The ACR said a version of the bill is planned to be reintroduced in the House of Representatives by Raul Ruiz, MD, and Brad Wenstrup, DPM, the 2 lawmaker-doctors who previously introduced the legislation in 2019.

For more, visit AJMC.com.

CeSHHAR Working to Improve HIV Service Uptake, Self-testing in Zimbabwe

As the first of a 6-part series on individuals and international organizations working to bring local and global awareness to the ongoing HIV/AIDS epidemic, The American Journal of Managed Care® spoke with Frances Cowan, MD, MSc, MRCP, MBBS, executive director of the Centre for Sexual Health and HIV/AIDS Research Zimbabwe, or CeSHHAR.

Founded in 2012 and headquartered in Harare, Zimbabwe, CeSHHAR conducts evidence-based research related to HIV/AIDS, its prevention, and policy making, as well as provides and implements sexual and reproductive health education and interventions in several key research streams: sex workers, masculinity, and children and adolescents.

“One of the things that we have been able to do with HIV is develop so many models of care that can be translated to improve other health conditions. We really have learned how to go after ensuring that people are screened for HIV, ensuring those who are screened positive get on treatments, and ensuring those who are on treatment stay on treatment,” said Cowan, who is also a professor of global health at the Liverpool School of Tropical Medicine.

In the interview, Cowan speaks further on CeSHHAR’s history, its programs, and continuing to make inroads against this 4-decades-old pandemic.

For more, visit AJMC.com.

2021 Community Oncology Virtual Conference

Next week, the Community Oncology Alliance, or COA, will present their 2021 Community Oncology Conference in a virtual format.

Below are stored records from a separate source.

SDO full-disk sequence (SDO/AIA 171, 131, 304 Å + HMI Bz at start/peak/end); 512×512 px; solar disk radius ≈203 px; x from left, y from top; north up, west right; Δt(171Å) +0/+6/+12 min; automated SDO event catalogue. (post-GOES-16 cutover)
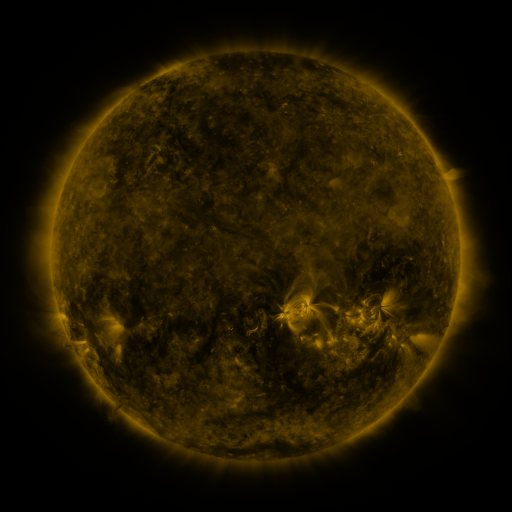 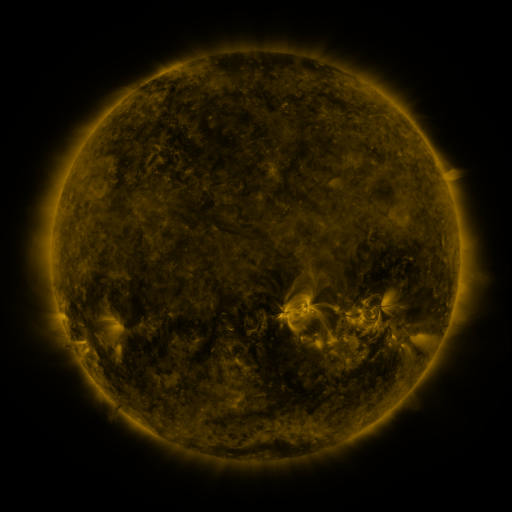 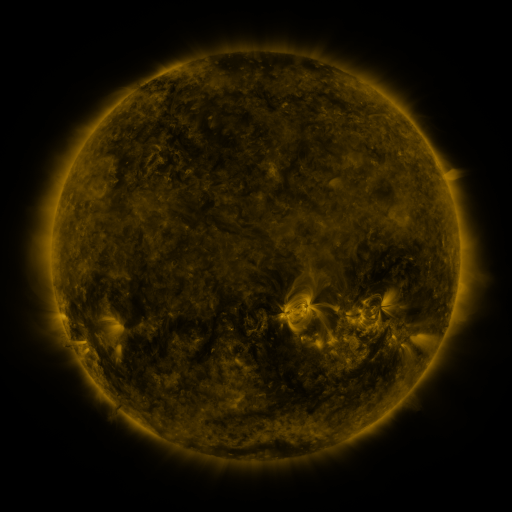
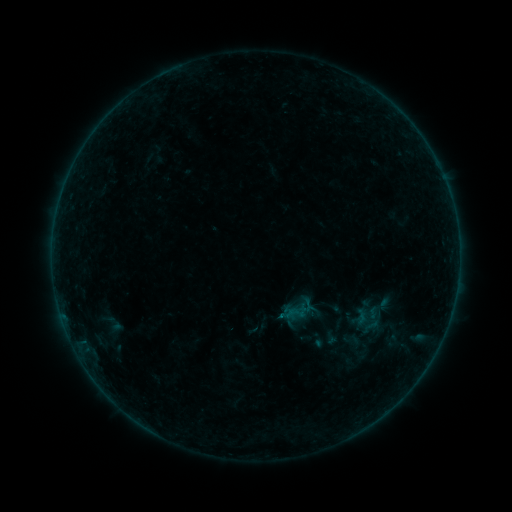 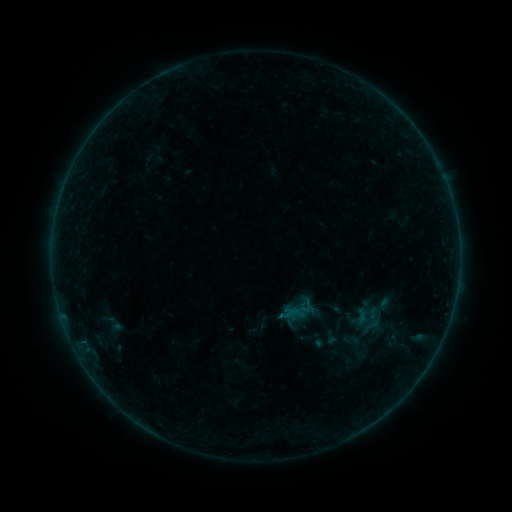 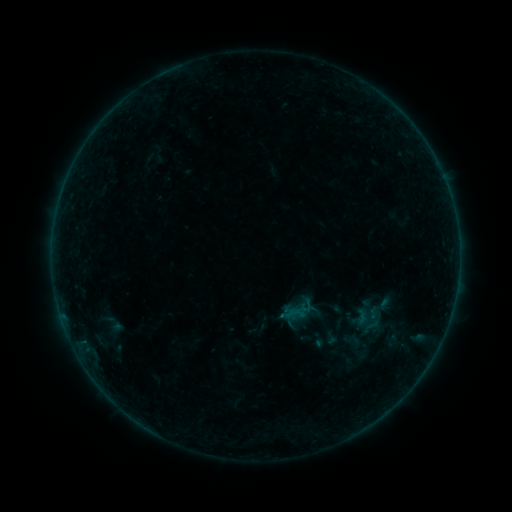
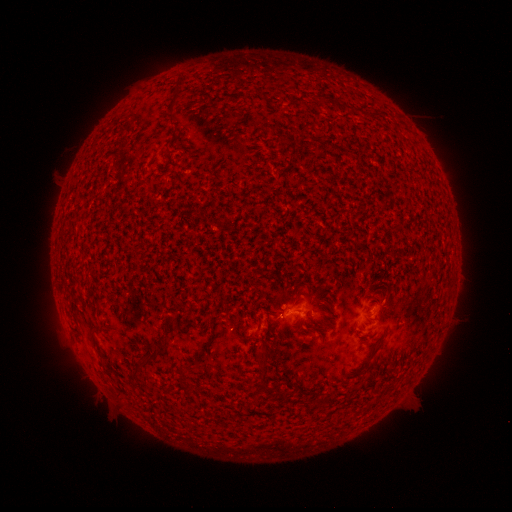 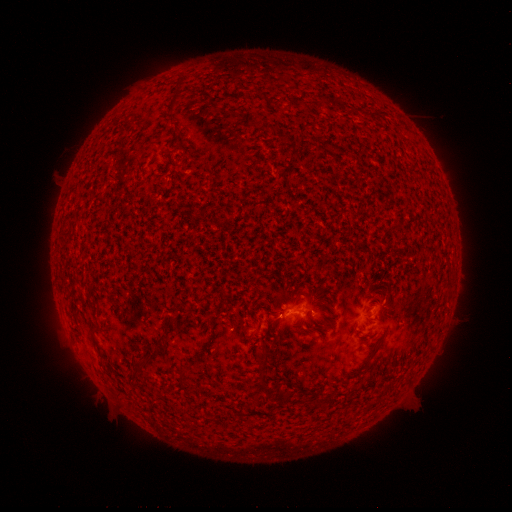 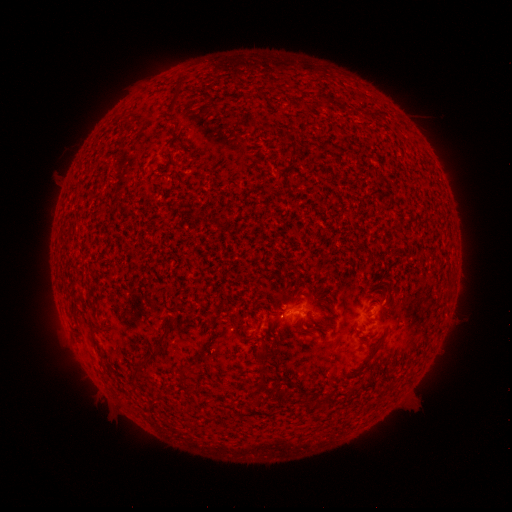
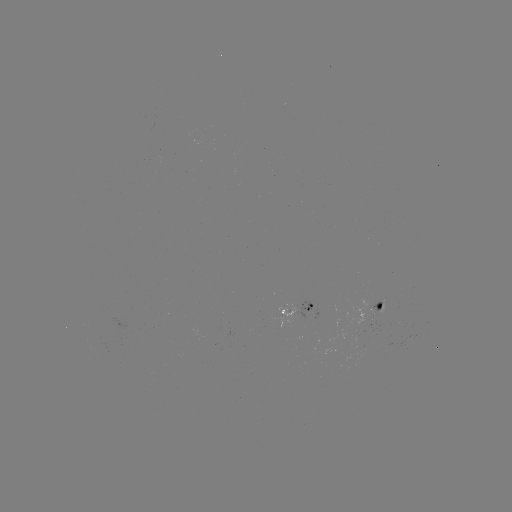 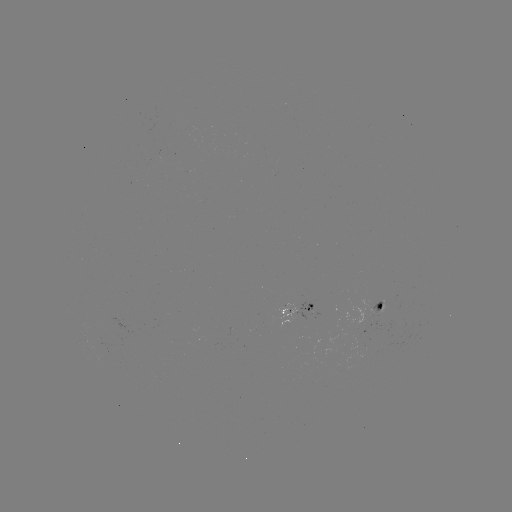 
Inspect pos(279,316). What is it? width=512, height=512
B1.1 flare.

In a series of previews for the virtual meeting, we spoke with Jeff Patton, MD, the chief executive officer of OneOncology and chairman of the board for Tennessee Oncology, who will serve as co-chair for this year’s conference, and Ted Okon, executive director for COA, who will moderate several discussions regarding legislation in cancer care, with many more interviews set to be released leading up to the conference!

AJMC.com will bring you full coverage of the virtual meeting, which will take place from April 8-9.

For full conference coverage, visit AJMC.com.

For all of us at AJMC®, I’m Matthew Gavidia. Thanks for joining us!